The interpenetration between urban areas and the countryside has led to question the hybrid nature of future cities, inasmuch as agricultural spaces and urban places may overlap. This is an issue that lies at the crossroads between environmental sciences, land management and geography.
This research aims at participating in shedding light on this emerging urban question through three convergent disciplinary approaches. The first approach builds on the epistemology of geography and questions the notion of urban metabolism beyond the mere impact of the city on the environment. As such, it aims at expanding knowledge on contemporary processes that reshape the city around the environment and around agriculture.
The second approach is more empirical. It first measures the metabolic impact of agricultural activities in urban areas and then introduces factors stemming from sociality, attachment to places, and influence on health, the latter being conceived of holistically.
Such spaces are fuzzy: they intertwine different landscapes and potentially conflicting activities. Thus, the third and final approach studies possible governance modes of these ‘fuzzy’ spaces.
This research questions the hybrid nature of future cities and proposes an extensive, scientific, and social survey.
In order to do so, the focus is on three areas of research.
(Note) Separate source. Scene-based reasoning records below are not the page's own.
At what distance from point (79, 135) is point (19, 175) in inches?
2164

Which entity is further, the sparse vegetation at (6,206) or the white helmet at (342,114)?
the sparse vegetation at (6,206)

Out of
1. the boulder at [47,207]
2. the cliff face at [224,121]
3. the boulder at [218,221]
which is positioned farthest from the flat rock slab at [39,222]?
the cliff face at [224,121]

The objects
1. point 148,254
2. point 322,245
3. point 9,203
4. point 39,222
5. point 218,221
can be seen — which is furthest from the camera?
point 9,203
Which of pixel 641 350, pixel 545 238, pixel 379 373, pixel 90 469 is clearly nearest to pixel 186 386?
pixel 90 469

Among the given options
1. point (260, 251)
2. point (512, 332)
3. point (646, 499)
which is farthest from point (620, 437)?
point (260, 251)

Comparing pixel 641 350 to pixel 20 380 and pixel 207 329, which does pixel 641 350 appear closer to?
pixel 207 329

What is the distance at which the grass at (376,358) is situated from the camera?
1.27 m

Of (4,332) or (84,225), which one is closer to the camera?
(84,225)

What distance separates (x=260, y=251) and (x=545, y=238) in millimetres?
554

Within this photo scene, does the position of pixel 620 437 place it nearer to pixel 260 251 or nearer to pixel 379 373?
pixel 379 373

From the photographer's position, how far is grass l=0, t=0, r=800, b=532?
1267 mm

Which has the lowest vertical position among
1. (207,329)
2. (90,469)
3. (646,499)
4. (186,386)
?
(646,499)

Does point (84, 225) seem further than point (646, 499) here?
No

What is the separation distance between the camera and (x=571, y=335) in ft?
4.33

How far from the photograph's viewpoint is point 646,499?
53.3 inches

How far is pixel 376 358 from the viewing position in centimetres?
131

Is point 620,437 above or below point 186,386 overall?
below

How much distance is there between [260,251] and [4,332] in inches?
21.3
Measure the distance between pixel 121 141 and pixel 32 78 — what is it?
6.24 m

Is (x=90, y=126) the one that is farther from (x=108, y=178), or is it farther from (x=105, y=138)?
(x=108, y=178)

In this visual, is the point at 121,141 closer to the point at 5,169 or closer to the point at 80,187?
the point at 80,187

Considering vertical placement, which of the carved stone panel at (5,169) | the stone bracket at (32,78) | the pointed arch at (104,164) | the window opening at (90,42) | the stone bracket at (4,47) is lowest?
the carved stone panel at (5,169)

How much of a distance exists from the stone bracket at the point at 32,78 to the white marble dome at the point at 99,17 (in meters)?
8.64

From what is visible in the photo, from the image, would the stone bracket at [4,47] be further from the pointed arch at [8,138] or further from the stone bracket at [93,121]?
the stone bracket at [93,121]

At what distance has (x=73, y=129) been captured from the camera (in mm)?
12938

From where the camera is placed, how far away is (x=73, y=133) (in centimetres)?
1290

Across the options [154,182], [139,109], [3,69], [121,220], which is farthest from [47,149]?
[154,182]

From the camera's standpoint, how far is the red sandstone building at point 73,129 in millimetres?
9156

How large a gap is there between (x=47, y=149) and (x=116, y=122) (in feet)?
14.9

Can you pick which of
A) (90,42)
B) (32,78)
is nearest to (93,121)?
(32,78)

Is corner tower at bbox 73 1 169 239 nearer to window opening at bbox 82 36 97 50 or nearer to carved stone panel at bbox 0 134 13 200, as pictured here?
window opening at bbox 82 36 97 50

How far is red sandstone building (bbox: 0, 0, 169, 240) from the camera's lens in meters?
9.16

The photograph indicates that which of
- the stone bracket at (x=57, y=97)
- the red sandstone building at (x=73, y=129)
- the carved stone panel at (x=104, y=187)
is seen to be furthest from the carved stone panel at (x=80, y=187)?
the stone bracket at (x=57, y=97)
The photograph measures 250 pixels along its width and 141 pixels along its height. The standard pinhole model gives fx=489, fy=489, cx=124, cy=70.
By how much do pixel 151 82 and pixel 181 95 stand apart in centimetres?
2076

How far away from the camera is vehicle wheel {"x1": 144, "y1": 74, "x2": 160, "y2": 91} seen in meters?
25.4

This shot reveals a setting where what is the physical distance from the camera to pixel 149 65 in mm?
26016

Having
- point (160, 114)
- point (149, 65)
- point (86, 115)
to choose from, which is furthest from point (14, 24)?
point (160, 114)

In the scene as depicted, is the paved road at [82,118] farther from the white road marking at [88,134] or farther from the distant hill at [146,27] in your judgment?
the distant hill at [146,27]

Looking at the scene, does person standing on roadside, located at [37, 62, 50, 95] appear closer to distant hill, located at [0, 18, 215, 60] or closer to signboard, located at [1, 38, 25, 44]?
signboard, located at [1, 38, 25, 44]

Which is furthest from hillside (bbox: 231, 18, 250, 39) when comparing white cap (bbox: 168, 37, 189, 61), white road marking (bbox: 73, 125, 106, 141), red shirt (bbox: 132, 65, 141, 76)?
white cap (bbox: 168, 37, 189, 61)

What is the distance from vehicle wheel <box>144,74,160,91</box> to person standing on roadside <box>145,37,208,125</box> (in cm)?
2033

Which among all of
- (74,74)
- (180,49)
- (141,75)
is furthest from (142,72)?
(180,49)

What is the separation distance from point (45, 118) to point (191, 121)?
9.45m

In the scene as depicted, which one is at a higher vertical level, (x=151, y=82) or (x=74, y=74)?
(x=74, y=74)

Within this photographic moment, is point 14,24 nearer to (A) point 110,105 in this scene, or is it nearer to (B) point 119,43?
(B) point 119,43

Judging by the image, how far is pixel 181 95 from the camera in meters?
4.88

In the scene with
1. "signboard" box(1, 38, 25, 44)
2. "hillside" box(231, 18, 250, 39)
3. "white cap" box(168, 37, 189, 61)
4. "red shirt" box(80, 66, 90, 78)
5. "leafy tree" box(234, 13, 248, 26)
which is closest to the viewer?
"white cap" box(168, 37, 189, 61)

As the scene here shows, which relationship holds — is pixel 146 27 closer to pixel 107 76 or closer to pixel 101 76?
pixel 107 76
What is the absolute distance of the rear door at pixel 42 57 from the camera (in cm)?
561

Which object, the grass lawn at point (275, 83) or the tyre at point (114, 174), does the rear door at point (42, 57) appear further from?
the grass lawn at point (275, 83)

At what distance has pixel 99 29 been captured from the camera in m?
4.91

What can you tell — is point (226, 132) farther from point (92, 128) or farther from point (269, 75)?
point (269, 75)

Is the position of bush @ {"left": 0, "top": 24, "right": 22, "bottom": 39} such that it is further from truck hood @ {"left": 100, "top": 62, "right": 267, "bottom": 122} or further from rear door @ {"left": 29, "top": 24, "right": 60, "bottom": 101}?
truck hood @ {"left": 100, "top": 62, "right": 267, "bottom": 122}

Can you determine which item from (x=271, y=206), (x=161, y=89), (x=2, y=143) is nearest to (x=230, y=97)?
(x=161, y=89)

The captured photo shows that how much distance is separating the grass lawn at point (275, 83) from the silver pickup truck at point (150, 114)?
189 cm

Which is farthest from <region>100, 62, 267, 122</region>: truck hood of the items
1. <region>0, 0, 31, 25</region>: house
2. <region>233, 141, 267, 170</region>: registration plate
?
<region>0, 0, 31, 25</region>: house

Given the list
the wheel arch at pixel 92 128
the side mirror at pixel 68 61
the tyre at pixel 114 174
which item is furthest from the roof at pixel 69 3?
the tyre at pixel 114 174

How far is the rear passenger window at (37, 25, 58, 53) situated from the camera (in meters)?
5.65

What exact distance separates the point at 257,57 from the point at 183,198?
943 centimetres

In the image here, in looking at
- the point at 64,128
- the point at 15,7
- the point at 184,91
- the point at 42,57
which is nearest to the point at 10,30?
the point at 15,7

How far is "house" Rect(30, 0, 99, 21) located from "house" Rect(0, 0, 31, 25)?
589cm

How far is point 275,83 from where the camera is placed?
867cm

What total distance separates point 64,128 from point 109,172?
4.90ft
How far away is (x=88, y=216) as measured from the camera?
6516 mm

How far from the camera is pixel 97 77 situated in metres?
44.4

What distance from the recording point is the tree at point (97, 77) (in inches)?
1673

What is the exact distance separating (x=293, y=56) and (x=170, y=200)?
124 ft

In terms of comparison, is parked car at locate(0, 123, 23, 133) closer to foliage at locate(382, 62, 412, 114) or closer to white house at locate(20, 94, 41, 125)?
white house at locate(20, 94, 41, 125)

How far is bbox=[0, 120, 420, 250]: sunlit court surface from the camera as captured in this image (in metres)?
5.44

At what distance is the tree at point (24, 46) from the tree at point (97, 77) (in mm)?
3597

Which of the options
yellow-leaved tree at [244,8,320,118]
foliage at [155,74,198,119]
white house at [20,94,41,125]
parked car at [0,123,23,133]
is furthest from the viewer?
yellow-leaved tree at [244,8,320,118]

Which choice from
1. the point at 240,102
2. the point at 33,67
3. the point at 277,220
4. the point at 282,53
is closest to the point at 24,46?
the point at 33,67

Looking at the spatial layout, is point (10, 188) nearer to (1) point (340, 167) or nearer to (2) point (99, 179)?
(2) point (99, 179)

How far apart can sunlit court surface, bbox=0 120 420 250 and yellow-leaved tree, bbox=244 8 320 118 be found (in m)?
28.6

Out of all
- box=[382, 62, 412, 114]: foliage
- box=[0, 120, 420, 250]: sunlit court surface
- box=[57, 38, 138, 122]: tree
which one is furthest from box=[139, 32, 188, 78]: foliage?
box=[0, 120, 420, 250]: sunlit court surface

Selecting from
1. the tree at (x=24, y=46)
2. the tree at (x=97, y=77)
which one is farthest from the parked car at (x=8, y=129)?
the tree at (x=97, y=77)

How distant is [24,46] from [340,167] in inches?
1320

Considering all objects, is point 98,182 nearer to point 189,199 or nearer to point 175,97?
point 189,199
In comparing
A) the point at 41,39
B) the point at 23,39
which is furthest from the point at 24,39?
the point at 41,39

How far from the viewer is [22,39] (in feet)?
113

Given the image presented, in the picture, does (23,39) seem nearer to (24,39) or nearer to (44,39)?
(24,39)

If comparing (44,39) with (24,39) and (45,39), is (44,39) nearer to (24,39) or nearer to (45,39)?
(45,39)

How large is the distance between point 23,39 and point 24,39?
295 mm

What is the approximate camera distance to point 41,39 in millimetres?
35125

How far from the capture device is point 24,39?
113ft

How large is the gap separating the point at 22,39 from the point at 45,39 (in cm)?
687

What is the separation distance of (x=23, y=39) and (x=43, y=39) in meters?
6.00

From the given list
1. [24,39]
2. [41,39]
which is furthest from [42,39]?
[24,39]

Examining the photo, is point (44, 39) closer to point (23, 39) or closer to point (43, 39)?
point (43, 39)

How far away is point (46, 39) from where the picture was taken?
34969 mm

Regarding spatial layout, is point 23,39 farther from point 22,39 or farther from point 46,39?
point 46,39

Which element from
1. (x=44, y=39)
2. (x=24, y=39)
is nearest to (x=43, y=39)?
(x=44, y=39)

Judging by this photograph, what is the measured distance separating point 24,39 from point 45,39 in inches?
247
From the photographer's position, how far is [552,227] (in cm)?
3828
The first one builds on Jean Gottmann’s work and, based on the BNF archives, studies the theoretical and operational reach of his view of the city as a “body-network”. The other two areas of research contrast a French context (Clermont-Ferrand) and a Swiss context (Geneva) in terms of urban metabolism, influence on health, evolution of relations as affected by these new landscapes, and lastly in terms of land management policies.
Therefore, this research proposes an extensive survey that is both scientific and social: partners from civil society are involved in the exploitation of results.